Lauren laughs for a long time and you scream, but it’s really for no reason because your parents are out getting the cake. Lauren’s in charge.
You scream until you’re sweaty, until you collapse on a pile of Lauren’s clothes. She knows you’re scared of the dark, that some nights you sleep on blankets on your parents’ floor and even then, with the sound of their breathing beside you, you are terrified. Freddy Krueger’s the reason you got kicked out of Mallory Simmons’s group, because you woke her parents up because you were scared after you watched the movie. “Freddy’s not real,” Mallory and Shannon laughed but that striped sweater and those long nails haunt you.
By the time the music starts, you’re crying. It doesn’t take long to realize it’s “Thriller” by Michael Jackson and when the man with the creaky voice starts going on about the dead, you whisper what your mother said last night when she burnt the brisket: “Damn, damn, damn.” You cover your ears, but you can still hear the man talking and Lauren plays the song again and again. When the door finally opens, Lauren stands above you, her arms crossed.

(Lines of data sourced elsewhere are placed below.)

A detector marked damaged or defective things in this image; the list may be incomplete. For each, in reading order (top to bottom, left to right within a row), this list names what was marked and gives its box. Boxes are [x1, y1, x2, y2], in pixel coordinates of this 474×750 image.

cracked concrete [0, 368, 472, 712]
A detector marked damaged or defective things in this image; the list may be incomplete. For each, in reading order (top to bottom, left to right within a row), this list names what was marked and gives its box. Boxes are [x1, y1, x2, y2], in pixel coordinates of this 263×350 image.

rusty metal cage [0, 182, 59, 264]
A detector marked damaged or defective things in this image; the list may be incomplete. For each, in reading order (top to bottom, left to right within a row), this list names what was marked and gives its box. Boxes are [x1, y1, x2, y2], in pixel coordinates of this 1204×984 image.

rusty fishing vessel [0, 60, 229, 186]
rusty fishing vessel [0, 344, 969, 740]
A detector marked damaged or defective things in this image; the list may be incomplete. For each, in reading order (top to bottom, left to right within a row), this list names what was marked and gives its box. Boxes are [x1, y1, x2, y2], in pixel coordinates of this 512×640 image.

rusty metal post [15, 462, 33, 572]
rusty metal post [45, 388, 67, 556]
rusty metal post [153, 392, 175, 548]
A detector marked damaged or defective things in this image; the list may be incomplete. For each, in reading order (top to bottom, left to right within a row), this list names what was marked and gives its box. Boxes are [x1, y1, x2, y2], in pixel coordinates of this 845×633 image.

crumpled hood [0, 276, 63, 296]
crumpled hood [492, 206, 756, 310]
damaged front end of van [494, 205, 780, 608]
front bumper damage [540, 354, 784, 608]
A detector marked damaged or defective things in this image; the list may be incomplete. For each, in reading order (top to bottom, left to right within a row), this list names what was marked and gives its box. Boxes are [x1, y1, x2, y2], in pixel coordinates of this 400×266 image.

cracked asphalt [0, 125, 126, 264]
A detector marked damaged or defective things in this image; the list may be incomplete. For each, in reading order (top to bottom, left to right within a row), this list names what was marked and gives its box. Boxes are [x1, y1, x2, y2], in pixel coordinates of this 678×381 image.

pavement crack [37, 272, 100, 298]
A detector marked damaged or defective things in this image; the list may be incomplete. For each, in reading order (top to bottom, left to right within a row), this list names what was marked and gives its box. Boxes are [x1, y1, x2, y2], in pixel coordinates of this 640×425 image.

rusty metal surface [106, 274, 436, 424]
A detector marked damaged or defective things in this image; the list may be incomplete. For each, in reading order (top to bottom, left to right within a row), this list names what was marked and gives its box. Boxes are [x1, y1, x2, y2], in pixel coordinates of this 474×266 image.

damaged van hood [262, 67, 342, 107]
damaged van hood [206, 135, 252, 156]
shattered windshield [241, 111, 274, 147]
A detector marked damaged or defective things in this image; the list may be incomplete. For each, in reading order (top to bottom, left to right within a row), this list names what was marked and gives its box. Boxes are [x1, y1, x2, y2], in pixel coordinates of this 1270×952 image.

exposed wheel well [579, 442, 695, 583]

“I’d rather die than go to your stupid shitty party,” she says and walks out. You’ve never been in her room alone before and you take it all in: the poster of shirtless Patrick Swayze on the ceiling over her bed, the glow in the dark stars that cover the walls. And then you see it—the picture of her with Debbie Gibson, taken last year when Debbie came to the mall. Your sister’s cheeks are tear-streaked and red, the same way yours look now and you take the picture out of the frame and rip it into pieces. AHA you write on Lauren’s satin pillowcase and then you sprinkle the pieces of Debbie and Lauren over the duvet the way you sprinkled the rose petals down the aisle last summer when you were the flower girl at your cousin’s wedding.